Dreaming occurs during rapid eye movement (REM) sleep. Normally, in REM sleep, the tone in many of the body’s muscles becomes reduced. REM behavior disorder is a condition in which the brain fails to send the signals necessary to cause reduced muscle tone, thereby allowing sleeping persons to move and act out their dreams. The movements can be minor such as leg twitches, or complex behaviors that are manifestations of action-filled or violent dreams. A person may awaken and become quickly alert at the end of an episode and be able to provide a coherent description of the dream.
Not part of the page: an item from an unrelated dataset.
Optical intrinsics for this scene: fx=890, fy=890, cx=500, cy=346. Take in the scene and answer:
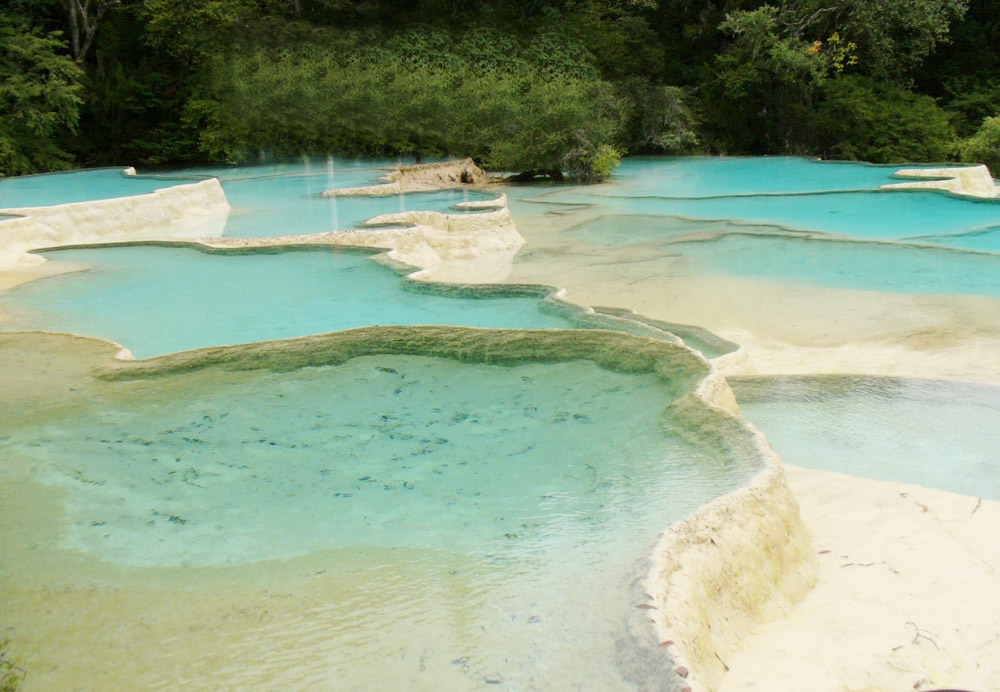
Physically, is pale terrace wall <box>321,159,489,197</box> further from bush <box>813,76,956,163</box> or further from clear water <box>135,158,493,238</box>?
bush <box>813,76,956,163</box>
The prevalence of the disorder increases with age and may be associated with certain neurological disorders. Adverse reactions to certain drugs or drug withdrawal can sometimes appear as REM behavior disorder. Evaluation of REM behavior disorder requires appropriate tests including a sleep study to evaluate for other sleep disorders and the occurrence of abnormal muscle tone during REM sleep.

Sleep Paralysis

Loss of muscle tone is a normal part of REM sleep but is an abnormal condition, termed sleep paralysis, when it occurs outside of REM sleep. Sleep paralysis can occur in otherwise healthy people or as a presenting symptom in narcolepsy or other sleep disorders. Sleep paralysis commonly occurs when a person is either falling asleep or awakening. If an individual has awareness as the body enters or exits REM sleep, they may experience sleep paralysis, which can last from several seconds to several minutes. Episodes of longer duration are typically disconcerting and may even provoke a panic response. The paralysis may be accompanied by vivid hallucinations, which is often attributed to being part of dreams.

Sleep paralysis can occur in otherwise normal sleepers, and is relatively common in its occurrence and universality. It has also been linked to various conditions such as increased stress, excessive alcohol consumption, sleep deprivation, and narcolepsy.

Treatment of sleep paralysis is often limited to education about sleep phases and atonia that normally occur during sleep. If episodes persist, the person will be evaluated for narcolepsy, which is commonly present in those suffering from sleep paralysis.


ightmares are vivid dreams that contain frightening images or cause negative feelings such as fear, terror, and/or extreme anxiety. When awakened during a nightmare, the sleeper can usually provide a detailed description of the dream content. A nightmare can cause the sufferer to awaken in a heightened state of distress, resulting in perspiration and an elevated heart rate. Often it takes time to recover from the negative emotions provoked by the nightmare, leading to difficulty in returning to sleep.

Nightmares are distinguished from sleep terrors based on the timing of the episodes and on whether dream content can be recalled. Nightmares are more likely to occur during the last third of the night when there is a higher concentration of REM sleep.

Nightmares can have both psychological and physical causes. Factors including illness, anxiety, or even sleeping in an uncomfortable position can lead to bad dreams. Post-traumatic stress disorder can trigger frequent nightmares, as can side effects from various medications and narcotics including amphetamines and cocaine.